Additional Information of DeepDetect

Saurabh Kumar

November 12, 2021

1 Dataset Used

This work uses multiple dataset (see Table 1) for the evaluation of DeepDetect. Details of these dataset are as follows:

Table 1:Number of malware and benign samples collected from different sources, where double hyphen (--) denotes that samples are not available.





Data/Source Year Malware Benign Description and Usage





AMD[5] till 2016 24, 553 -- 80% randomly selected samples are used for training final model,



VirusShare[6] Apr. 2018 20, 979 -- feature engineering and as known samples and remaining 20% is unseen



Play Store Apr. 2018 -- 56, 346 samples which is also used in feature comparison.





Androzoo-2019
2019
5380
5380
Downloaded from Androzoo project for the year 2019 and used as new
App for the evaluation.





Obfuscated
2019
4993
--
Obtained by obfuscating malware of Androzoo-2019 using Obfusapktool,
which is categorized in six category.





Space & time
2016 5110 45988 We have downloaded 87,634 unique samples from Androzoo project



2017 1424 12624 spaning for 4 years. We use samples from 2016 for training and rest for



2018 1182 10444 the evaluation of DeepDetect quarter wise by removing potential biases



2019 1105 9757 by including only ~10% malware samples for each quarter of every year.
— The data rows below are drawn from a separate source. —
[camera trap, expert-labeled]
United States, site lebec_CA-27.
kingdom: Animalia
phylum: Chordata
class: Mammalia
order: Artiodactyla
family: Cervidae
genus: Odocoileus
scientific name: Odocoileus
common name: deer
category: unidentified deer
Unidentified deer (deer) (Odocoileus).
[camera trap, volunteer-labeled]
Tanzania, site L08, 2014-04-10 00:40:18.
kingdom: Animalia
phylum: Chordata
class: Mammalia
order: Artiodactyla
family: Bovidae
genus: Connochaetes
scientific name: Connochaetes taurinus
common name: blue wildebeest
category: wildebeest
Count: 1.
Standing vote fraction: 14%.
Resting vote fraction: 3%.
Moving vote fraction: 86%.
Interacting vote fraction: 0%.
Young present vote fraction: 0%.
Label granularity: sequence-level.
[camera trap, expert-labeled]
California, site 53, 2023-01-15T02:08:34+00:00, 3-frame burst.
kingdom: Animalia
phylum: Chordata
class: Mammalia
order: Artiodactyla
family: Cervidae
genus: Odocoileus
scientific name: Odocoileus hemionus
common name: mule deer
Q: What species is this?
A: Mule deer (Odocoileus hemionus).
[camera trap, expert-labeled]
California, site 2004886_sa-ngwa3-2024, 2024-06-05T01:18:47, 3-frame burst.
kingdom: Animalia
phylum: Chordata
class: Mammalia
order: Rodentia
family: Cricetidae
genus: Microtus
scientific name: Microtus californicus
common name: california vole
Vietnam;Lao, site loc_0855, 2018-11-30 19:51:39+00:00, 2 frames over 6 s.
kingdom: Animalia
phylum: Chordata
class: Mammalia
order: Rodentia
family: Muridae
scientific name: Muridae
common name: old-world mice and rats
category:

Firstly, We use a class balanced dataset that consists of 96,748 Apps. The dataset has 40,402 unique malware distributed across more than 70 different classes of malware. These distributed set of malware helps the classifier to learn more about different variants to identify unseen malicious Apps. In the dataset, the malware samples are collected from AMD[5] and VirusShare[6]. For benign Apps, we have crawled through the Play Store and gathered 65,806 samples. These samples were passed to VirusTotal[7] to make sure they are benign. The Apps that are identified as malicious by even one antivirus engine on VirusTotal are discarded to create the benign dataset resulting in 56,346 benign samples. AMD dataset contains malware collected between the years 2012 to 2016, whereas the malware from VirusShare and benign Apps from Play Store were collected in April 2018. This dataset is widely used in our work such as training the model, feature engineering and testing. We randomly separated the 80% dataset which we use for training a model and feature enginnering part. These 80% samples are also used for evaluating a model in the case of known samples. The reaming 20% samples (Evaluation set) are being used to evaluate the efficacy of different features and our model against the unseen samples. An unseen App referes to the sample that is not the part of the training samples but may belongs to the same period as of training sample or even prior to that

Secondly, we have collected 10760 unique samples from AndroZoo project (referred to as Androzoo-2019) that contains 5380 malware samples and rest are benign which belongs to the year 2019 only. We use these samples to evaluate the efficacy of DeepDetect against the new sample. New samples are those samples whose Dex date period is always after the Dex date period of training samples.

Thirdly, we have collected five samples of Pegasus malware from the CloudSek organization to check the ability of DeepDetect to identify the Pegasus malware. Only these five unique samples are available, hence we have used the same for evaluation.

Additionally, we have created a dataset of obfuscated malware samples by obfuscating the malware sample of Androzoo-2019. We use Obfusapk tool to create this dataset and successfully generated 4993 uniques obfuscated samples which false in six category.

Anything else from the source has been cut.